[PROBLEMS TO WORK ON]
1 – Decide whether each statement below agrees with the devotional passage. Answer yes or no for each, and quote the words from the passage that decide it.
(a) The passage says four fifths of the world's people have no time for Christ.
(b) The passage says the women joined the crowd in mocking Jesus.
(c) The passage says too many Christian Americans are becoming more like the Wise Men.
2 – Repeat word for word the part of the devotional passage starting at "It is easy and" and ending at "up for Christ?".
3 – In the devotional passage, what are we making up for, in part, each time we respond to a hurting man or woman in the name of Christ?

[SOURCE PASSAGE]
:::

It is easy and the 'in' thing to say, "Well, I live for Him each day of the year." This is said with a little haughtiness, the nose raised ever so slightly, as when an aristocrat condescends and speaks to a lowly peasant. I wonder, do you really live for Him each day? In what way? Where are the scars?
Do you really daily acknowledge Christ as King of your life, and in that way make up for the crown of thorns He wore in your place at Calvary? Do you fear a little ridicule were you to witness to others about His work in you, to make up for the mockery He endured? You were not there to tenderly touch and bathe His wounded body at the cross, so do make up for this by bathing some poor soul who is hurting along life’s road? When those around you make snide often vulgar remarks about Jesus, do you, as did the women, make up for the crowd by verbally standing up for Christ?
In our little cocoon of Christian America we tend to forget that four fifths of the people of the world have no time at all for Christ and too many Christian Americans are joining the crowd of Christ rejecters, becoming more like bloody Herod than the Wise Men and shepherds who sought Him out to worship and adore.
Each time we respond to a hurting man or woman, in the name of Christ, we are, in part, making up for those who forsook Him and fled. At Christmas time it is imperative that we make our way to Him through meeting the real needs of those for He came.

:::

[STORED DATA]

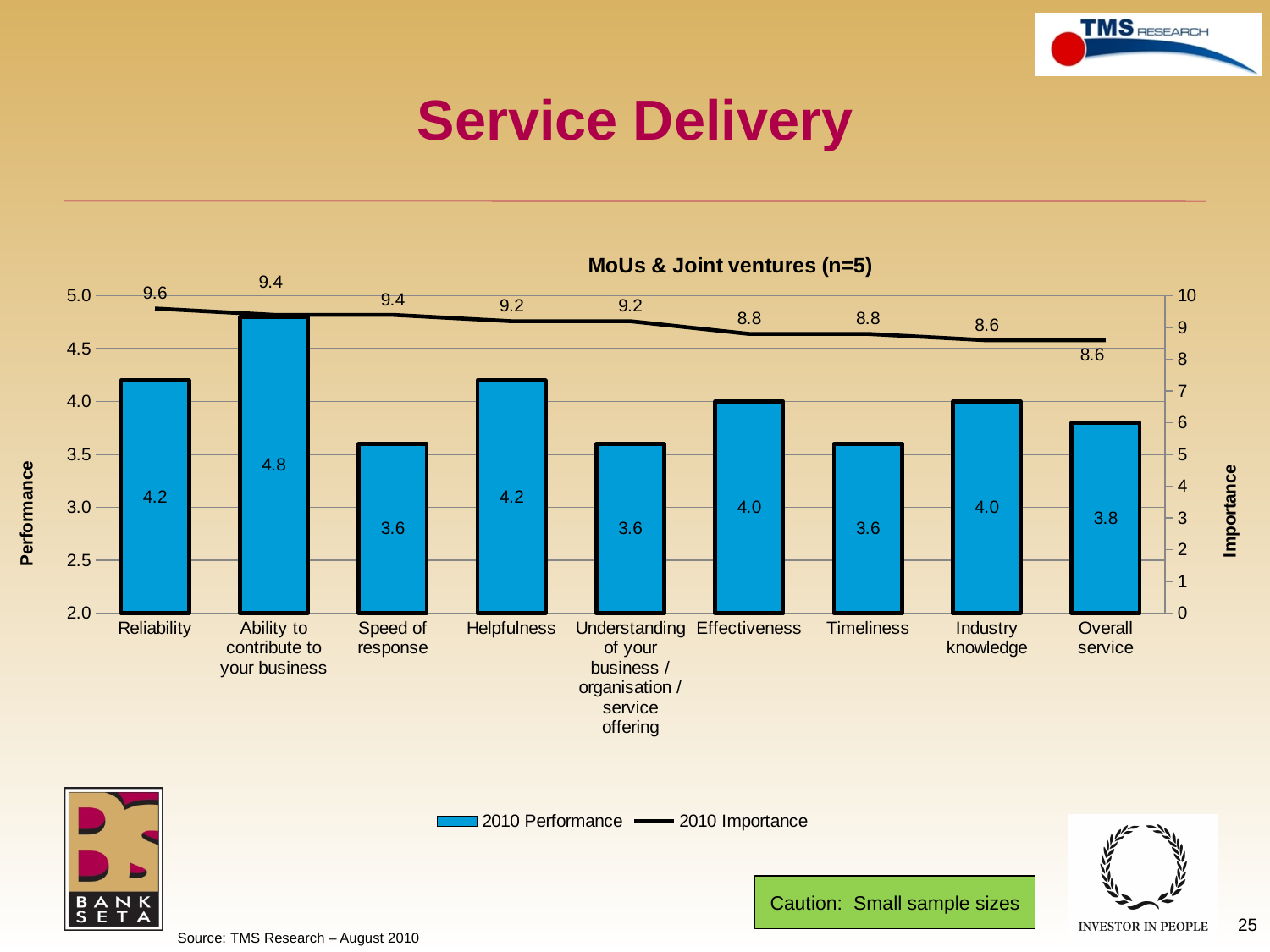
Does the 2010 Importance line generally rise or fall from Reliability to Overall service? Fall Which category has the highest 2010 Importance value? Reliability What kind of chart is used for the 2010 Performance series? Bar chart Which category has the lowest 2010 Importance value? Industry knowledge and Overall service (tied at 8.6) How many series does the legend list? 2 What is the 2010 Performance value for Reliability? 4.2 Which is larger, the 2010 Performance value for Effectiveness or for Overall service? Effectiveness What is the 2010 Importance value for Helpfulness? 9.2 What is the difference between the 2010 Performance values for Ability to contribute to your business and Speed of response? 1.2 How many categories are shown on the x axis? 9 What is the title of the chart? MoUs & Joint ventures (n=5) Which category has the highest 2010 Performance value? Ability to contribute to your business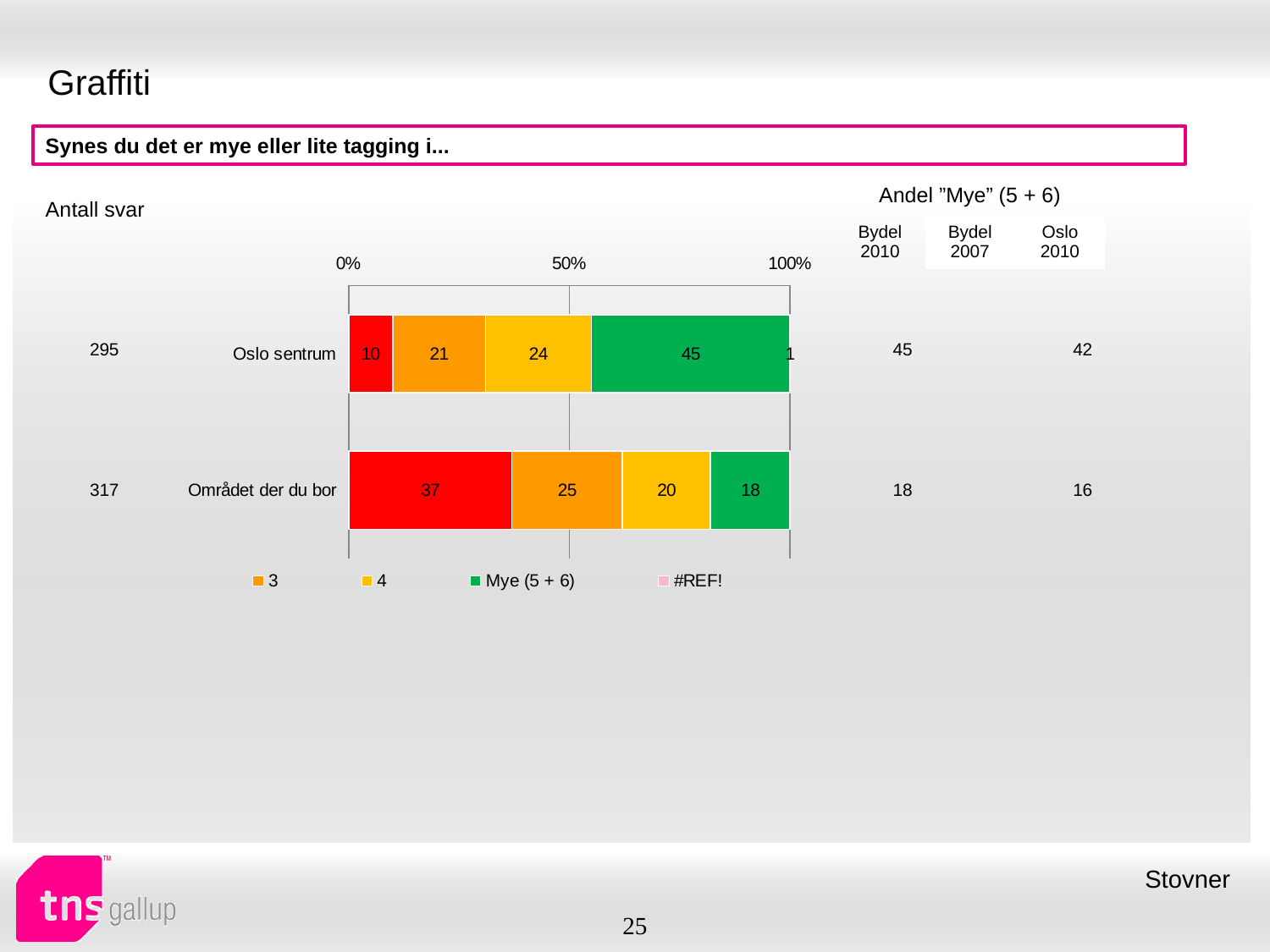
What is the difference between the Mye (5 + 6) values for Oslo sentrum and Området der du bor? 27 What is the value of the series labelled 4 for Området der du bor? 20 What is the difference between the values of the series labelled 3 for Området der du bor and Oslo sentrum? 4 What is the value of the Mye (5 + 6) segment for Oslo sentrum? 45 What kind of chart is shown on the slide? Stacked bar chart What is the value of the series labelled 4 for Oslo sentrum? 24 What is the value of the series labelled 3 for Området der du bor? 25 What is the value of the Mye (5 + 6) segment for Området der du bor? 18 How many categories are shown in the chart? 2 Which category has the larger Mye (5 + 6) value, Oslo sentrum or Området der du bor? Oslo sentrum What is the value of the series labelled 3 for Oslo sentrum? 21 What is the highest tick label shown on the chart's percentage axis? 100%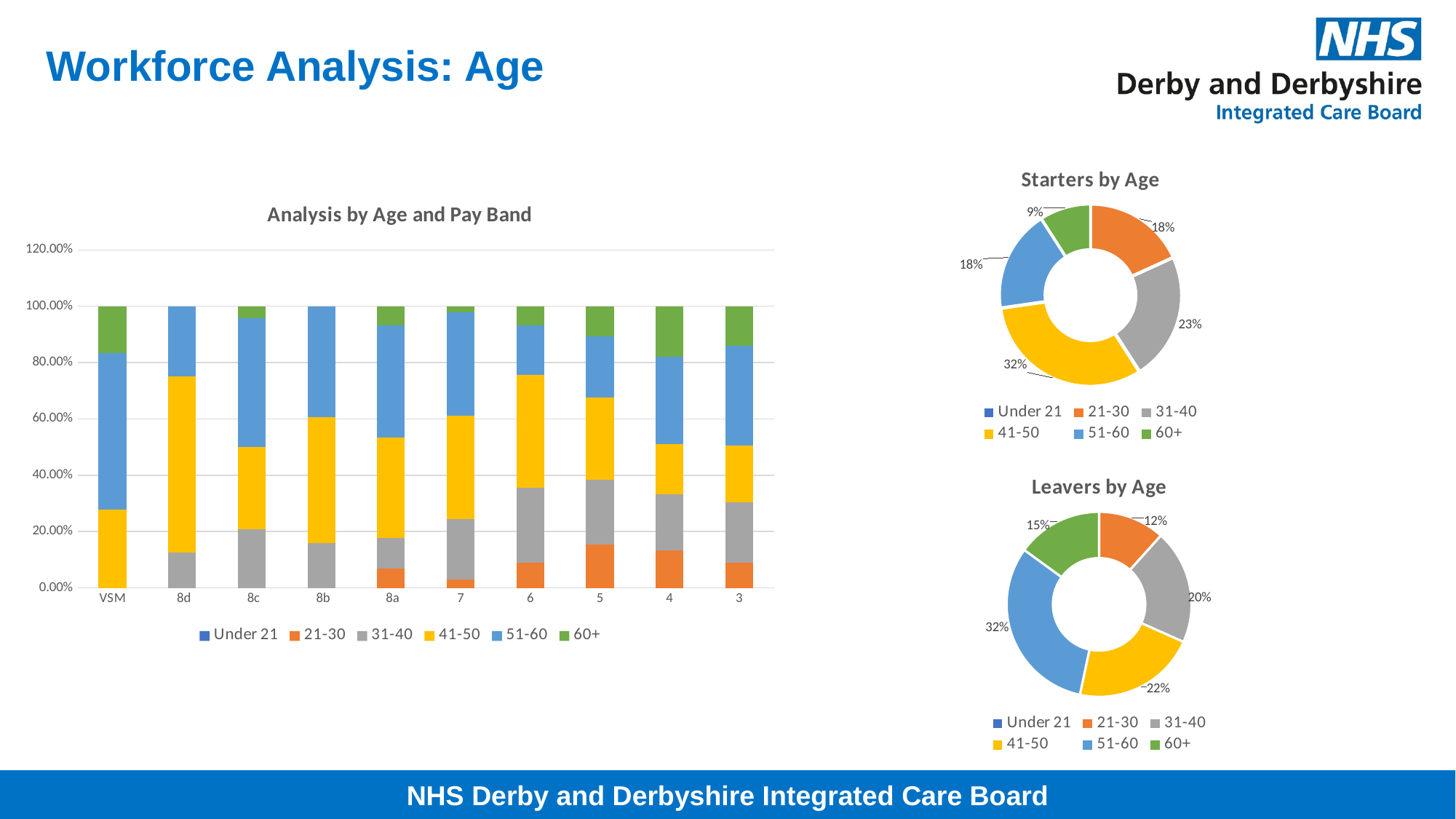
In the Analysis by Age and Pay Band chart, how many pay bands are shown on the x axis? 10 What kind of chart is the Analysis by Age and Pay Band chart? Stacked bar chart In the Starters by Age chart, which labelled age group has the smallest share? 60+ In the Leavers by Age chart, what share of leavers are aged 51-60? 32% In the Leavers by Age chart, what is the difference in percentage points between the 51-60 share and the 21-30 share? 20 percentage points In the Starters by Age chart, what share of starters are aged 41-50? 32% In the Leavers by Age chart, which labelled age group has the smallest share? 21-30 In the Analysis by Age and Pay Band chart, is the 41-50 share for VSM greater or less than 20%? greater Is the 31-40 share larger in the Starters by Age chart or the Leavers by Age chart? Starters by Age In the Leavers by Age chart, which age group has the largest share? 51-60 In the Analysis by Age and Pay Band chart, how many age groups does the legend list? 6 In the Starters by Age chart, which age group has the largest share? 41-50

:::

[PER-TASK OUTPUTS]
1 –
(a) Yes: "four fifths of the people of the world have no time at all for Christ"
(b) No: "as did the women, make up for the crowd by verbally standing up for Christ"
(c) No: "becoming more like bloody Herod than the Wise Men and shepherds"

2 –
It is easy and the 'in' thing to say, "Well, I live for Him each day of the year." This is said with a little haughtiness, the nose raised ever so slightly, as when an aristocrat condescends and speaks to a lowly peasant. I wonder, do you really live for Him each day? In what way? Where are the scars?
Do you really daily acknowledge Christ as King of your life, and in that way make up for the crown of thorns He wore in your place at Calvary? Do you fear a little ridicule were you to witness to others about His work in you, to make up for the mockery He endured? You were not there to tenderly touch and bathe His wounded body at the cross, so do make up for this by bathing some poor soul who is hurting along life’s road? When those around you make snide often vulgar remarks about Jesus, do you, as did the women, make up for the crowd by verbally standing up for Christ?

3 – We are making up for those who forsook Him and fled.